MiguelMonteiro / permutohedral_lattice

Permutohedral Lattice C++/CUDA implementation + TensorFlow Op (CPU/GPU)
83 stars 18 forks source link

one issue when compiling #11

Closed gyheart closed 5 years ago

gyheart commented 5 years ago

Hello! I use ubuntu16.04. python3.5. tensorflow1.4 My version g++ 5 and cuda 8.0.

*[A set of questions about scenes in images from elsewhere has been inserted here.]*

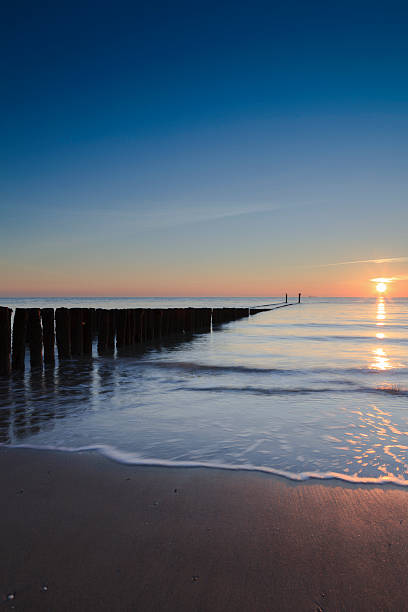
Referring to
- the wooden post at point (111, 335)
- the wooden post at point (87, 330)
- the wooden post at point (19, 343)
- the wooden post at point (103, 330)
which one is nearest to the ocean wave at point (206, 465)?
the wooden post at point (19, 343)

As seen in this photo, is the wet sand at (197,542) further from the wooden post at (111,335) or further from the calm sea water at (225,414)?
the wooden post at (111,335)

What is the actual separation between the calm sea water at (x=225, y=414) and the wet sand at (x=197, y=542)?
498mm

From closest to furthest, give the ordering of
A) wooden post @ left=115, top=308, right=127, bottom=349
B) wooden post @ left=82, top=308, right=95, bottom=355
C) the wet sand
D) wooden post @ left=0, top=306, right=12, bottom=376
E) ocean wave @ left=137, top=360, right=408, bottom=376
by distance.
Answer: the wet sand < wooden post @ left=0, top=306, right=12, bottom=376 < ocean wave @ left=137, top=360, right=408, bottom=376 < wooden post @ left=82, top=308, right=95, bottom=355 < wooden post @ left=115, top=308, right=127, bottom=349

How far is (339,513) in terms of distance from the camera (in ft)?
9.20

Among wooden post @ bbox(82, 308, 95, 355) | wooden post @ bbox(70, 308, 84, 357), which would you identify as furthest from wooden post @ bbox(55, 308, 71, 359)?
wooden post @ bbox(82, 308, 95, 355)

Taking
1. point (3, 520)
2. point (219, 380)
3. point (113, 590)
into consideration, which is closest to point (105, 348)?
point (219, 380)

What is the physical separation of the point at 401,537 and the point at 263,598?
1.04m

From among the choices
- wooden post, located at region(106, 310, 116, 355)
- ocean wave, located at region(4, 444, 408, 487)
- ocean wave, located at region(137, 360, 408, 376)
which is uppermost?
wooden post, located at region(106, 310, 116, 355)

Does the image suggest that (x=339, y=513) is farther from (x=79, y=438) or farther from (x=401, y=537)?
(x=79, y=438)

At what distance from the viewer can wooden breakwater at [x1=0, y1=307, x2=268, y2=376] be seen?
862 centimetres

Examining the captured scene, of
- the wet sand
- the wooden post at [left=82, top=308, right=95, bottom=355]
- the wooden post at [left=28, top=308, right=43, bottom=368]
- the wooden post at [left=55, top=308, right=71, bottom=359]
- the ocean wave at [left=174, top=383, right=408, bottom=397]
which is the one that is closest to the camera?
the wet sand

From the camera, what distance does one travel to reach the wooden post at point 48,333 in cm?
943

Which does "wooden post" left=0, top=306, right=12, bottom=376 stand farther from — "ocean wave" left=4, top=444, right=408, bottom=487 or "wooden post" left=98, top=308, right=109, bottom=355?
"ocean wave" left=4, top=444, right=408, bottom=487

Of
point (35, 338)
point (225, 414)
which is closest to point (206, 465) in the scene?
point (225, 414)
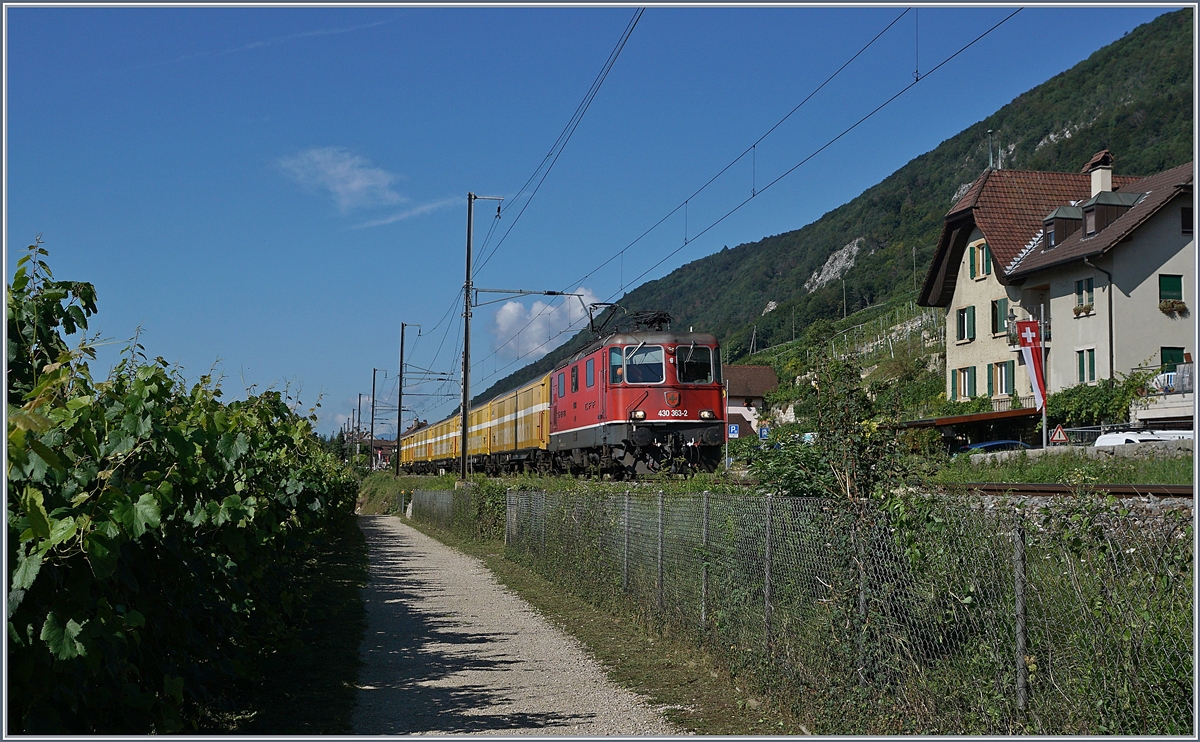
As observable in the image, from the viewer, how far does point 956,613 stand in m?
5.30

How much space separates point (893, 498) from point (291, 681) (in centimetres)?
489

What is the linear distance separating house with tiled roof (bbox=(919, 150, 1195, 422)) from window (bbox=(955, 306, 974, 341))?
7cm

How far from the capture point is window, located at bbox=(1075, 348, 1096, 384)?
123 feet

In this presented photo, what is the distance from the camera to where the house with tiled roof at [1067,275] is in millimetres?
36688

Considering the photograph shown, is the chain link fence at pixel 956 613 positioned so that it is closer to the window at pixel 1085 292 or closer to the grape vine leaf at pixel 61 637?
the grape vine leaf at pixel 61 637

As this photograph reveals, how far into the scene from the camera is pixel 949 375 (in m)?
46.3

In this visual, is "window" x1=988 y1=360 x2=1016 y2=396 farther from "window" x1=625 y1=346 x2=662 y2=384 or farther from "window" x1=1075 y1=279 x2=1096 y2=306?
"window" x1=625 y1=346 x2=662 y2=384

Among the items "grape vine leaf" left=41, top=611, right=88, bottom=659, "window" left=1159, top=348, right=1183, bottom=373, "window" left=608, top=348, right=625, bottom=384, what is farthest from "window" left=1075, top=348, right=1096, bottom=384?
"grape vine leaf" left=41, top=611, right=88, bottom=659

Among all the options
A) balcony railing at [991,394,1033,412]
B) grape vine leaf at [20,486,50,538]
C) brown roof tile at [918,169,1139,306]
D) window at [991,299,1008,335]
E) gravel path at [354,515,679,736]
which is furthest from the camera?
brown roof tile at [918,169,1139,306]

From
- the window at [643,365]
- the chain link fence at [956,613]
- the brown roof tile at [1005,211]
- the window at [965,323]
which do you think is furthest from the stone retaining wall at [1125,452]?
the window at [965,323]

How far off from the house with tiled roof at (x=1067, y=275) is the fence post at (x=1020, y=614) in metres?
34.3

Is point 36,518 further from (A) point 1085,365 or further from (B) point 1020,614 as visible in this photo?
(A) point 1085,365

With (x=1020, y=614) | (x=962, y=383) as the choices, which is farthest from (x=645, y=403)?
(x=962, y=383)

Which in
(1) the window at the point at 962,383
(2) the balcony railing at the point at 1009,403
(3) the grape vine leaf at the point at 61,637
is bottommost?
(3) the grape vine leaf at the point at 61,637
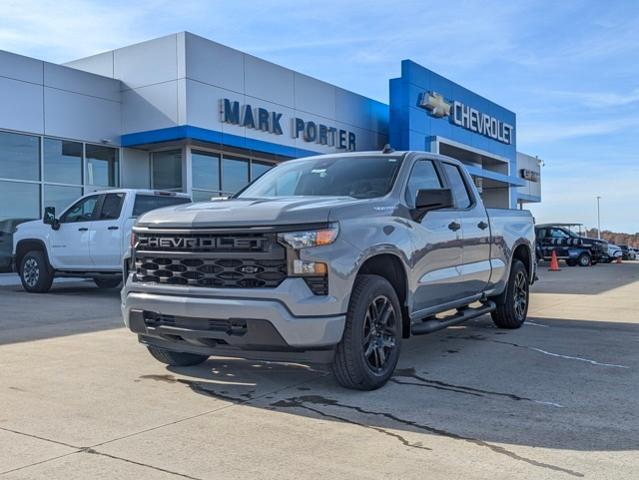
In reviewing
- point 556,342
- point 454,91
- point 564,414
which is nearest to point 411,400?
point 564,414

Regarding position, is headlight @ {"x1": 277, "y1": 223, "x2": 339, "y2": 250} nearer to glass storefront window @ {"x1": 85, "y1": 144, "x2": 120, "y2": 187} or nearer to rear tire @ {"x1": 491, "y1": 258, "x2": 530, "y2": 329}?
rear tire @ {"x1": 491, "y1": 258, "x2": 530, "y2": 329}

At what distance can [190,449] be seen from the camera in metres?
3.85

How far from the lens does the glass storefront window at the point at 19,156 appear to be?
653 inches

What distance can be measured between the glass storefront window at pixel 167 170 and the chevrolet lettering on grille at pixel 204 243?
15.0 meters

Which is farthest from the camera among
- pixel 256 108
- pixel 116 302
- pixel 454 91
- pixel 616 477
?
pixel 454 91

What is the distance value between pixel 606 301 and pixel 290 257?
9.33 m

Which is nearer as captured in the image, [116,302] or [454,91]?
[116,302]

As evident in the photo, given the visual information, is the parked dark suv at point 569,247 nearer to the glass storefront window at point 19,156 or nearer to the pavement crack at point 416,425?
the glass storefront window at point 19,156

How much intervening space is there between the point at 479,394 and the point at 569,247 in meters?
23.9

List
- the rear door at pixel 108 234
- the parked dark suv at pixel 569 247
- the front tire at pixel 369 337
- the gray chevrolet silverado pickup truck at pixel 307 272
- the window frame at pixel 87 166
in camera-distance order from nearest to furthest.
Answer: the gray chevrolet silverado pickup truck at pixel 307 272, the front tire at pixel 369 337, the rear door at pixel 108 234, the window frame at pixel 87 166, the parked dark suv at pixel 569 247

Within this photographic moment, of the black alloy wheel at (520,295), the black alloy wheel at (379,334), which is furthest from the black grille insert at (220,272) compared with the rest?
the black alloy wheel at (520,295)

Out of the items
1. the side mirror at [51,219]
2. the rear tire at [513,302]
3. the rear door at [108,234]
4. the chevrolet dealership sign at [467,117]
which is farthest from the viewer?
the chevrolet dealership sign at [467,117]

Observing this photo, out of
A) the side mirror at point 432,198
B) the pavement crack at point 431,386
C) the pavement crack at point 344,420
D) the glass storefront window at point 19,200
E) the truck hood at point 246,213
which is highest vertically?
the glass storefront window at point 19,200

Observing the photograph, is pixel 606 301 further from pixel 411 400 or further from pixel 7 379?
pixel 7 379
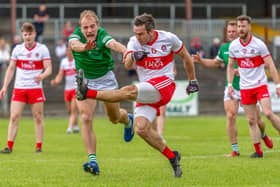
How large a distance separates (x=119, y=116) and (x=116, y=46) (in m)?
1.95

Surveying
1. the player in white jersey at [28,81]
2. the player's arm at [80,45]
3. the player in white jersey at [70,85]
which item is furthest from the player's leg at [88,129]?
the player in white jersey at [70,85]

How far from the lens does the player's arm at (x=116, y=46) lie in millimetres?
11594

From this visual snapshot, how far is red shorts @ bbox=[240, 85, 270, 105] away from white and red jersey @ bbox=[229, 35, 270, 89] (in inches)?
2.8

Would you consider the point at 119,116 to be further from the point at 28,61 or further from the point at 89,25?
the point at 28,61

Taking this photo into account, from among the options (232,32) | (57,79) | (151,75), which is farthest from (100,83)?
(57,79)

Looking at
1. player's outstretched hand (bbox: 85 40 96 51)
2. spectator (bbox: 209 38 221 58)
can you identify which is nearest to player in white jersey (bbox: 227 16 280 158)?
player's outstretched hand (bbox: 85 40 96 51)

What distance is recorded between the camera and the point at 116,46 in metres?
11.7

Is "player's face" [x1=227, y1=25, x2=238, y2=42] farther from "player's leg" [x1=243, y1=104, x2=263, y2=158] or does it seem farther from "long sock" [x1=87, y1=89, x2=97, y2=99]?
"long sock" [x1=87, y1=89, x2=97, y2=99]

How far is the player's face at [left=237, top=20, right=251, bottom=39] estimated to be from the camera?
14.0 metres

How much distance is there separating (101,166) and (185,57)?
2.67 metres

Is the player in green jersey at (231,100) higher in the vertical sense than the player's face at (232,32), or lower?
lower

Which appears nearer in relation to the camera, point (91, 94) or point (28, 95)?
point (91, 94)

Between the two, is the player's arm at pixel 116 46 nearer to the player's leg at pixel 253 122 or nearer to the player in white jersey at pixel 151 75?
the player in white jersey at pixel 151 75

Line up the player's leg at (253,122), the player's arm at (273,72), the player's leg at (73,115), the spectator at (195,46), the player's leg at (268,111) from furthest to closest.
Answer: the spectator at (195,46) < the player's leg at (73,115) < the player's leg at (253,122) < the player's leg at (268,111) < the player's arm at (273,72)
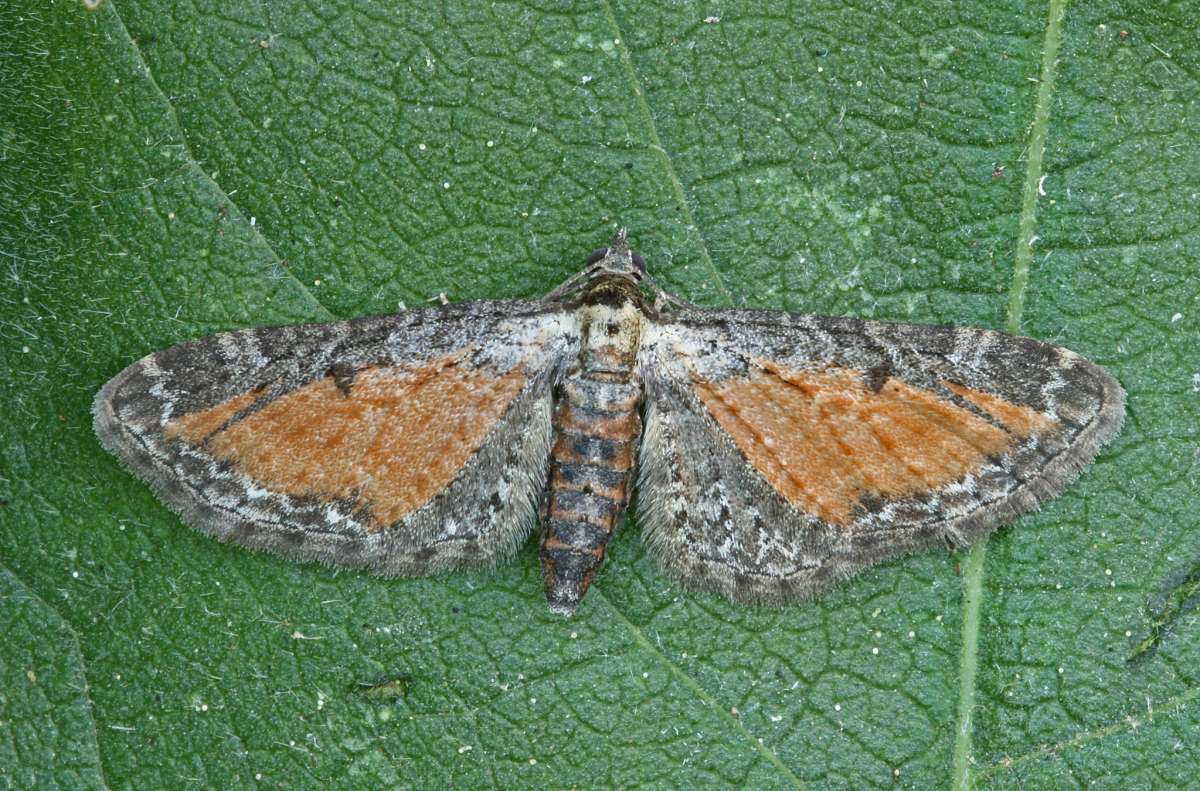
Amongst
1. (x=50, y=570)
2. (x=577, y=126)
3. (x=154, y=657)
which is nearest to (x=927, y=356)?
(x=577, y=126)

At the beginning of compiling, there are several information show that both tow compiler is work well. All the errors occur after 50% are compile task is done and i see this [50%] Building CUDA object CMakeFiles/lattice_filter.dir/src/LatticeFilterkernel.cu.o

Scanning dependencies of target lattice_filter [ 25%] Building CXX object CMakeFiles/lattice_filter.dir/src/LatticeFilterKernel.cpp.o [ 50%] Building CUDA object CMakeFiles/lattice_filter.dir/src/LatticeFilterKernel.cu.o

MiguelMonteiro commented 5 years ago

Hello,

It seems that the .cu file is being included more than once. I haven't compiled this project in a while (but nothing should have changed), did you do something with the directories and files or just try to compile as is?

gyheart commented 5 years ago

Hello,

It seems that the .cu file is being included more than once. I haven't compiled this project in a while (but nothing should have changed), did you do something with the directories and files or just try to compile as is?

Thanks for your reply. It is my error. I have solved it.

But I have a new problem when I use your CRFasRNN after FCN by keras. The unput shape is 256*256.

First I set the batch size=1, and define the shape of the inputs before the crf as rnn layer. The code can work successfully.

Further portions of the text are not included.